[Supplied material Boundary: Start]
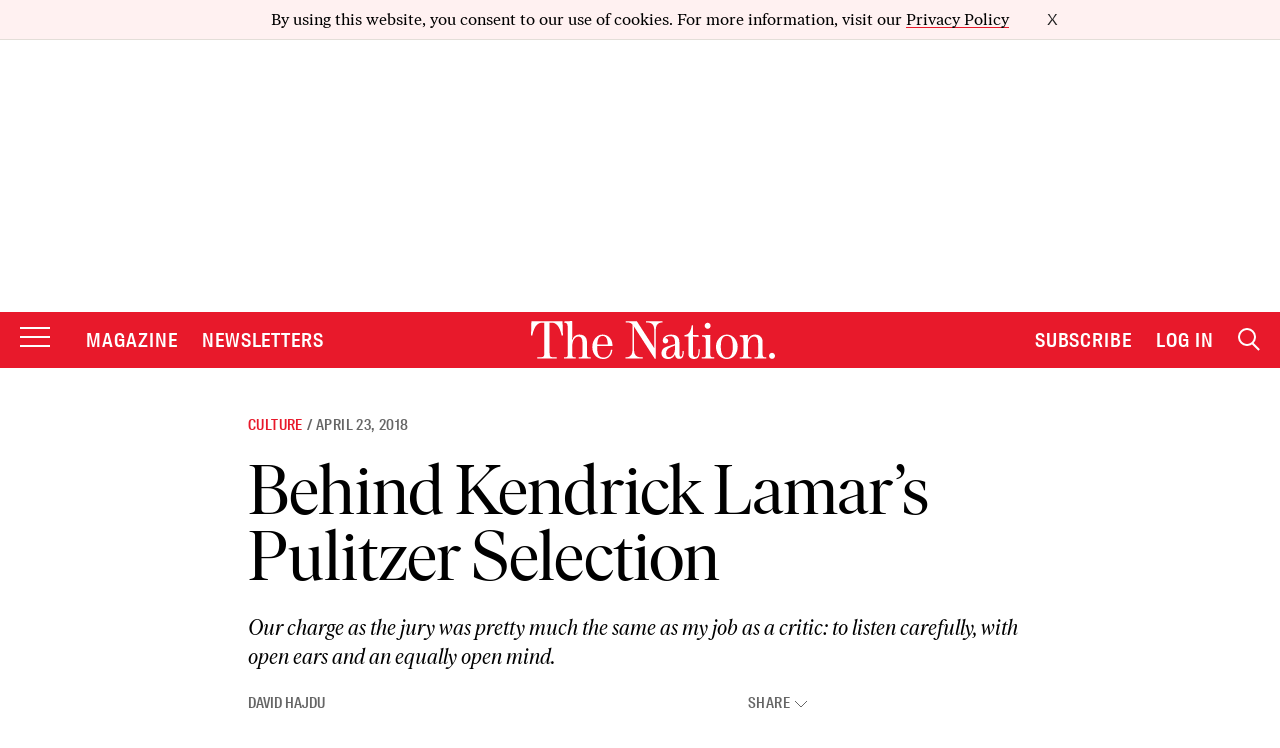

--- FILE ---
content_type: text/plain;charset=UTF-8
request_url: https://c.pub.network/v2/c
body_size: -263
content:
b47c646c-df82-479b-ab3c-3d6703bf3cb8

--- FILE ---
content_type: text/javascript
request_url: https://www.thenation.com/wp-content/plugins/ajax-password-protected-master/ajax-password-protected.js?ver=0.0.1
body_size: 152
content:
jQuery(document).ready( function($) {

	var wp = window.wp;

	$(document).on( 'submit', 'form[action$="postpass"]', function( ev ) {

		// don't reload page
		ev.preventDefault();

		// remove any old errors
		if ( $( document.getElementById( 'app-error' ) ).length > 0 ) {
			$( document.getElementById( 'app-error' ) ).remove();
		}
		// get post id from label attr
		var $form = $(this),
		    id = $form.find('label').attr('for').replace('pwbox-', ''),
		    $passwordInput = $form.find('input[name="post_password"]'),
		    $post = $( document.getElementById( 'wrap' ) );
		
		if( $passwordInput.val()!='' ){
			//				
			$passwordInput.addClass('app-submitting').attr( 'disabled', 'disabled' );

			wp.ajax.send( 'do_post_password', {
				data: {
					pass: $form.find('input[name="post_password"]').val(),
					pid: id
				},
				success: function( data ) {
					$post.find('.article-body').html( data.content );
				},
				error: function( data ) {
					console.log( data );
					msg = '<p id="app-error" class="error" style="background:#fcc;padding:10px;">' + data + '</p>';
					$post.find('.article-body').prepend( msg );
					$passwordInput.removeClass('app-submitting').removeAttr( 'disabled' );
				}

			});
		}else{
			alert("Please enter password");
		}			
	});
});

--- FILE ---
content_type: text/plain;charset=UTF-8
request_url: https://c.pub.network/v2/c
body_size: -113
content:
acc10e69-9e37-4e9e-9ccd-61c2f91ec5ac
[Supplied material Boundary: End]
[Supplied material Boundary: Start]
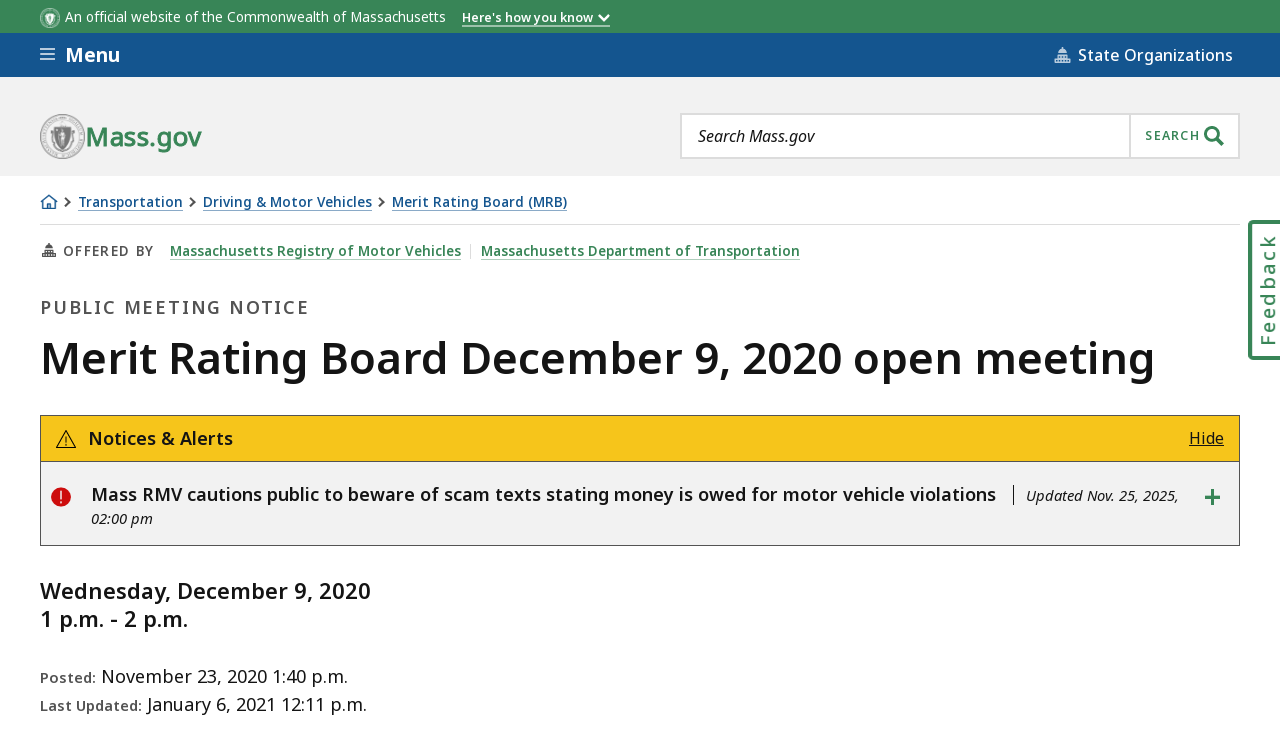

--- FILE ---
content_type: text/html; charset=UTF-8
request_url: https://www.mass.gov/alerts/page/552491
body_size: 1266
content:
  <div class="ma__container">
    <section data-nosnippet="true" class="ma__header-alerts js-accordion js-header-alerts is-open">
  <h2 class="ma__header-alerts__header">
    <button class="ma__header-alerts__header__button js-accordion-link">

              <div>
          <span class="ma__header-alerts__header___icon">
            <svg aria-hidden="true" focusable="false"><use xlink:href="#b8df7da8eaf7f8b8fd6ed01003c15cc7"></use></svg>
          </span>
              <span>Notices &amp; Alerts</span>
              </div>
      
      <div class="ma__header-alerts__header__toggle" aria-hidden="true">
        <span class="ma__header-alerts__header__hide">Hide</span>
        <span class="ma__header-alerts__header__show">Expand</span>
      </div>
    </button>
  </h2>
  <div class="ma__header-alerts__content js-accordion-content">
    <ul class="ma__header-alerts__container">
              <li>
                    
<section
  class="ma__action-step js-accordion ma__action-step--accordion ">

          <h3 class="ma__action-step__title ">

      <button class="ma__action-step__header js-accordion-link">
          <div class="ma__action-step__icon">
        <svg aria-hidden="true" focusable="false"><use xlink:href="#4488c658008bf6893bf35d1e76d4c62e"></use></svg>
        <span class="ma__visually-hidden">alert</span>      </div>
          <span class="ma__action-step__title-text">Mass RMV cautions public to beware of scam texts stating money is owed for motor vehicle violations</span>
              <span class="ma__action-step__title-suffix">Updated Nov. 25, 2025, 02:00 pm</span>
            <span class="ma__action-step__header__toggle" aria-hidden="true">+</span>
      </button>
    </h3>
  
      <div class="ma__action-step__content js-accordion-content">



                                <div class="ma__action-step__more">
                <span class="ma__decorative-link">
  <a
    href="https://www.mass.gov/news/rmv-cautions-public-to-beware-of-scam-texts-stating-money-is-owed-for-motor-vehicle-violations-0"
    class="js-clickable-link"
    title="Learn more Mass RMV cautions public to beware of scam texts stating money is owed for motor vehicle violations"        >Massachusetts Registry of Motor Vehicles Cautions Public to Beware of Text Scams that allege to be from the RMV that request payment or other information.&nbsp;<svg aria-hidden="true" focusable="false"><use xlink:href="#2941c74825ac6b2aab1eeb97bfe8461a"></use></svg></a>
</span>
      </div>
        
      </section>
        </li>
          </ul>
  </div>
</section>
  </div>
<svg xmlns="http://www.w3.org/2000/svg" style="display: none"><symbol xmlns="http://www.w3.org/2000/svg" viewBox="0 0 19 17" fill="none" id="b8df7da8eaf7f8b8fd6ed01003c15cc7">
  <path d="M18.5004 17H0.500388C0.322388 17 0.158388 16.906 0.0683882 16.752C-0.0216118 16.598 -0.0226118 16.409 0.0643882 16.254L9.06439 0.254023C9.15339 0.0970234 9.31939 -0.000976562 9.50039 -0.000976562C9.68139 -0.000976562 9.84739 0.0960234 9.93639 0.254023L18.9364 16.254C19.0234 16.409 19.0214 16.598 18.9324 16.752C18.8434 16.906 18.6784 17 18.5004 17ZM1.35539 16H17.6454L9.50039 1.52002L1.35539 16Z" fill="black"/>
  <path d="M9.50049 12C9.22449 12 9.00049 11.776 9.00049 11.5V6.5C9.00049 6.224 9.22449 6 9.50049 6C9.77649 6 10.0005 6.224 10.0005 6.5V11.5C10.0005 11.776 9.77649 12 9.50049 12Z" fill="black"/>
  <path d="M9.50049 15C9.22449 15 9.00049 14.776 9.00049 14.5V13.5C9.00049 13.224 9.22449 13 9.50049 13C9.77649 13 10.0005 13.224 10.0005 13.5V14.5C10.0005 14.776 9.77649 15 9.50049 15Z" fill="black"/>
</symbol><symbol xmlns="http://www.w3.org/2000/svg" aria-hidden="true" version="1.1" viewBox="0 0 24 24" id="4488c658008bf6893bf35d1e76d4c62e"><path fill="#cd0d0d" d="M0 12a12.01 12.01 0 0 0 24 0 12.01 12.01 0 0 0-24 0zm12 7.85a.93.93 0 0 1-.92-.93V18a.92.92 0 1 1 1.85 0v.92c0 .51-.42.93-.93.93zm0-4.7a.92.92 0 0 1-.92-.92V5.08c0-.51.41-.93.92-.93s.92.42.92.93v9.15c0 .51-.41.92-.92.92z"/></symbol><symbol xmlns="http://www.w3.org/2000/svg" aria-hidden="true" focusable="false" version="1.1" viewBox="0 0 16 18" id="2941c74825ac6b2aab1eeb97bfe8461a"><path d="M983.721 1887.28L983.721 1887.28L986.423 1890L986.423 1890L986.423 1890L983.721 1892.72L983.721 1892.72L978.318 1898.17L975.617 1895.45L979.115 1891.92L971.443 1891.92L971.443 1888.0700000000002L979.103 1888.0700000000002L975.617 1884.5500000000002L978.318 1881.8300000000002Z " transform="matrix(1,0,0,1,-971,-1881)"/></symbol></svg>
[Supplied material Boundary: End]
[Supplied material Boundary: Start]
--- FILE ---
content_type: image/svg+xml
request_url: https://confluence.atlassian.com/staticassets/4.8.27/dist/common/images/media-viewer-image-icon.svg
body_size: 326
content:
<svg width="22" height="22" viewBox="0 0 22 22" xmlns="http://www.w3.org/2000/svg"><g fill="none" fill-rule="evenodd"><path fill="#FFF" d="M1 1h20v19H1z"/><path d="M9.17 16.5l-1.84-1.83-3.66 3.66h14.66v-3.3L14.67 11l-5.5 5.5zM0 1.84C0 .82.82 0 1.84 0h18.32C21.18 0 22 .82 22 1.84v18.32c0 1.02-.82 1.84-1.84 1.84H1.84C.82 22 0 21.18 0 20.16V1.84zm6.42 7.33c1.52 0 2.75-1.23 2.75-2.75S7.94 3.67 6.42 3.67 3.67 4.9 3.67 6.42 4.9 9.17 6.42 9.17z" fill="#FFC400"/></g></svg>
[Supplied material Boundary: End]
Instructions to follow >> When a line in the material contains the string "scam", copy that line.

Solution for this problem >>
          <span class="ma__action-step__title-text">Mass RMV cautions public to beware of scam texts stating money is owed for motor vehicle violations</span>
    href="https://www.mass.gov/news/rmv-cautions-public-to-beware-of-scam-texts-stating-money-is-owed-for-motor-vehicle-violations-0"
    title="Learn more Mass RMV cautions public to beware of scam texts stating money is owed for motor vehicle violations"        >Massachusetts Registry of Motor Vehicles Cautions Public to Beware of Text Scams that allege to be from the RMV that request payment or other information.&nbsp;<svg aria-hidden="true" focusable="false"><use xlink:href="#2941c74825ac6b2aab1eeb97bfe8461a"></use></svg></a>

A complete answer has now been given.